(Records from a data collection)
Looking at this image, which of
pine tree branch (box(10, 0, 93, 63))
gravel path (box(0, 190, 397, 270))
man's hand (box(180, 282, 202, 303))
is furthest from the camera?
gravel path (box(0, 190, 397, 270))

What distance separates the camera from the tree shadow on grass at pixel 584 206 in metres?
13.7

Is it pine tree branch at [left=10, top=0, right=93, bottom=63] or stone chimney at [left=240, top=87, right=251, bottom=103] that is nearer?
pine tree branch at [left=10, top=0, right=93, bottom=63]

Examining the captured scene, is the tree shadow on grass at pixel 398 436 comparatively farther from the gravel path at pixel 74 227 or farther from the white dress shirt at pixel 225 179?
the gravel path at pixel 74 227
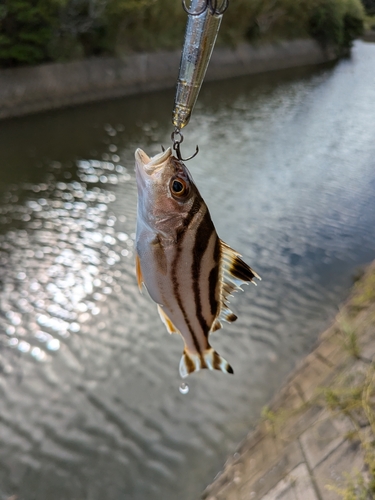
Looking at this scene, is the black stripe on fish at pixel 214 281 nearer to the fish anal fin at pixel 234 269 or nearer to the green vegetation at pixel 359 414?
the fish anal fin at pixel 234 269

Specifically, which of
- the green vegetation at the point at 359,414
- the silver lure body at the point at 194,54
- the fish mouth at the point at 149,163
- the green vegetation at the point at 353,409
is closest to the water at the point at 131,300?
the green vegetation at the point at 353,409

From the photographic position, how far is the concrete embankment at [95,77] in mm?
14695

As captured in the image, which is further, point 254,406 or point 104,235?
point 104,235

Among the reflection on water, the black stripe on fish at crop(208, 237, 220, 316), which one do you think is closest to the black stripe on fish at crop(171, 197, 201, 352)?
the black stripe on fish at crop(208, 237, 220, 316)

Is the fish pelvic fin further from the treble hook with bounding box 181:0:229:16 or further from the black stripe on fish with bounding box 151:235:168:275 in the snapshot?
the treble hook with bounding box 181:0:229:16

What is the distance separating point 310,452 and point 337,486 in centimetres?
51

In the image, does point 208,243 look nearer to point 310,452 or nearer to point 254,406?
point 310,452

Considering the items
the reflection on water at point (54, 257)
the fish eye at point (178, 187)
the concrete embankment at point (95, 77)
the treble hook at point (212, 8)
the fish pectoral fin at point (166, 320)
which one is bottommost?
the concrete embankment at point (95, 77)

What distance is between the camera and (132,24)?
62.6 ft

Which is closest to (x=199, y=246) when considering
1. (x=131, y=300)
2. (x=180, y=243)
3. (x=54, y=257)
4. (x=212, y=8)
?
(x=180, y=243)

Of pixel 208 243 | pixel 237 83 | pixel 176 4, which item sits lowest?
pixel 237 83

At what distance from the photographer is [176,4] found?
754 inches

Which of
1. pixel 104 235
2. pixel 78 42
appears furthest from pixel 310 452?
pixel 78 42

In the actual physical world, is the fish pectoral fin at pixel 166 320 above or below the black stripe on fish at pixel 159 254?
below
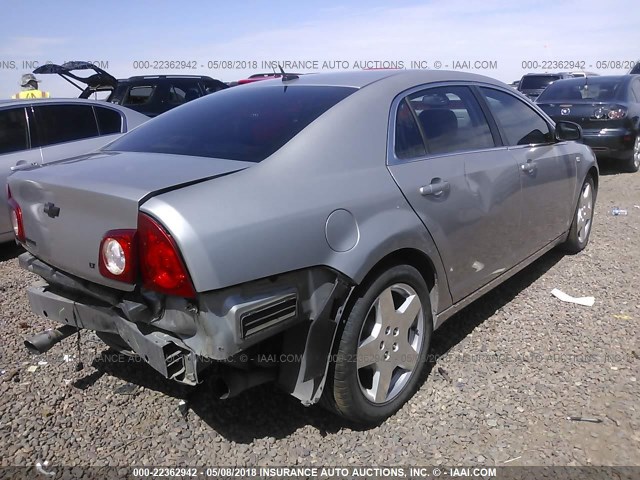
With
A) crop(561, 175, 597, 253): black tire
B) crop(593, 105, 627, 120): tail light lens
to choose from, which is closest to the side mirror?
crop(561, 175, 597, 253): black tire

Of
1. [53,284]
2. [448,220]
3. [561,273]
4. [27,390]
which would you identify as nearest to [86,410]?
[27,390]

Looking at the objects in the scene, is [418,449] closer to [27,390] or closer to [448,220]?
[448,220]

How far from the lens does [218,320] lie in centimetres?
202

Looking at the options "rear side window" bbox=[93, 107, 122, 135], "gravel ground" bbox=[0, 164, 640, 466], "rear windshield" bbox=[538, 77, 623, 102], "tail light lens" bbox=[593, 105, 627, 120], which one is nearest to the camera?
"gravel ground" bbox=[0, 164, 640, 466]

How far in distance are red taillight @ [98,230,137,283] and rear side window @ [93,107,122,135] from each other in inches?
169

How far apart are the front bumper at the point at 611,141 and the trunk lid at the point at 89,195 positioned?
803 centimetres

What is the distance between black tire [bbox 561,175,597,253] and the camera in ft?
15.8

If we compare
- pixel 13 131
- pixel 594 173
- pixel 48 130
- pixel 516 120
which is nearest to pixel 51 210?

==

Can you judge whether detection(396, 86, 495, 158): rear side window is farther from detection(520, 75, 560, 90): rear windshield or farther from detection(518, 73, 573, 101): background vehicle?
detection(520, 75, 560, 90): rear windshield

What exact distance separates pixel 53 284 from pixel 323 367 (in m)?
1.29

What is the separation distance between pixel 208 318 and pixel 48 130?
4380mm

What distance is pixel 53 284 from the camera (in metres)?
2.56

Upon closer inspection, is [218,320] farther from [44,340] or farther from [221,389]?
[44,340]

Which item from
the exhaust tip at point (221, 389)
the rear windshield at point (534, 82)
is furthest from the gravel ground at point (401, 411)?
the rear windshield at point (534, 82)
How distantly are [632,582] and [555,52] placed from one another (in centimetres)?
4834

Stated exercise:
Count how many lines of the listing above contain the string "lens", treating uppercase and lowercase as different. Reply with the number alone.

Solution for this problem:
3